The THP programming language specification
This page (and following pages in the future) define the language.
THP is a strong, statically typed programming language that is transpiled to PHP. It is designed to improve on PHP’s shortcomings, mainly a better type system, better syntax and semantics, and better integration with tooling.
Compiler architecture
This is subject to change. We are still rewriting from Rust to Zig.
The compiler will have 5 phases:
- Lexical analysis: converts source code into a stream of tokens.
- Syntax analysis: converts a stream of tokens into an AST.
- Semantic analysis: performs type-checking and validations on the AST.
- IR transform: transforms the highlevel THP AST into a lower level representation. Unfolds syntax sugar.
- Code generation: transforms the IR into PHP code.
Source code representation
Source code must be UTF-8 encoded. Any non-ASCII bytes appearing within a string literal in source code carry their UTF-8 meaning into the content of the string, the bytes are not modified by the compiler.
Furthermore, THP only recognizes LF as line terminator. Using CRLF will lead to a compiler error.
Grammar syntax
This document uses a modified version of EBNF which allows the use of RegExp-like modifiers.
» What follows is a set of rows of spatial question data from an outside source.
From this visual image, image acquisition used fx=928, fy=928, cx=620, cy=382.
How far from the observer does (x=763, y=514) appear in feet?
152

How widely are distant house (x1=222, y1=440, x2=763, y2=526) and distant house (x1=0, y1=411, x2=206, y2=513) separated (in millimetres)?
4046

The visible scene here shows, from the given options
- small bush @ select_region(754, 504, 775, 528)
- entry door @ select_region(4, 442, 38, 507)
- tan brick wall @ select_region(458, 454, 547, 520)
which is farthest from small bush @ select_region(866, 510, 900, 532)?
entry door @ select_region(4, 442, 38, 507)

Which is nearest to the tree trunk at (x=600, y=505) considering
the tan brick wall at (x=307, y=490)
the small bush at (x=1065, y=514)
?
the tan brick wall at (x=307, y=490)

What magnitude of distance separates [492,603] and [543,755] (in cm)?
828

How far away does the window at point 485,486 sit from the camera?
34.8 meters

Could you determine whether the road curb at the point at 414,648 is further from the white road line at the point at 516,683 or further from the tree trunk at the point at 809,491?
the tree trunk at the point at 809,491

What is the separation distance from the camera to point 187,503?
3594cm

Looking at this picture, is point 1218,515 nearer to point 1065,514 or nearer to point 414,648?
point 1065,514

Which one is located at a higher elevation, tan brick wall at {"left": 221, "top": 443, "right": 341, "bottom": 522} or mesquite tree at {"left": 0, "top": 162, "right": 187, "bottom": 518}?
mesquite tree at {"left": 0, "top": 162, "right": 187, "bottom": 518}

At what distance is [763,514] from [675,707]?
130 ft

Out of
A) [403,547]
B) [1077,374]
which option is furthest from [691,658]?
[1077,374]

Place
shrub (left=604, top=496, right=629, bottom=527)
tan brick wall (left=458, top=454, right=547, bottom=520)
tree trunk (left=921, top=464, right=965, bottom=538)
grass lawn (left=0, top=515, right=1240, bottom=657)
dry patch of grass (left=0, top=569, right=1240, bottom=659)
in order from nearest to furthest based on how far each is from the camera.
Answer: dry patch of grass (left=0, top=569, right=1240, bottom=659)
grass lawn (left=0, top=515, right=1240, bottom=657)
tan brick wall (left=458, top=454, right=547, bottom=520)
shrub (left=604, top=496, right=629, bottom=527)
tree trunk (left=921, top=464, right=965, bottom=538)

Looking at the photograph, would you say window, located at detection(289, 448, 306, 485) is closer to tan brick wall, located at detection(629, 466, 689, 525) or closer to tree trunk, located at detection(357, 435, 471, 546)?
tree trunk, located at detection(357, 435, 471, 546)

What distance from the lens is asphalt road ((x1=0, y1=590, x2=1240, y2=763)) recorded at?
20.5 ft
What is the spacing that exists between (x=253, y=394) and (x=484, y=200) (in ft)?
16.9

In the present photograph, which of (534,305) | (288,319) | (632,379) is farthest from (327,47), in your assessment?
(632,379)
An example is as follows:
; single line comments
literal = "a"
; ranges iterate over ASCII codepoints
range = "0".."9"
production_1 = character
concatenation = production_1, production_2
alternation = "a" | "b"
alternation_2 = "abc"
| "jkl"
| "xyz"
grouping = ("123", "456")
zero_or_one = production?
zero_or_more = production*
one_or_more = production+
Whitespace & Automatic Semicolon Insertion
Altough not yet implemented, THP will not use semicolons as statements delimitors. Instead, new lines will serve as statement delimitors.
THP is whitespace insensitive. However, THP has special rules when handling statement termination in order to not use semicolons.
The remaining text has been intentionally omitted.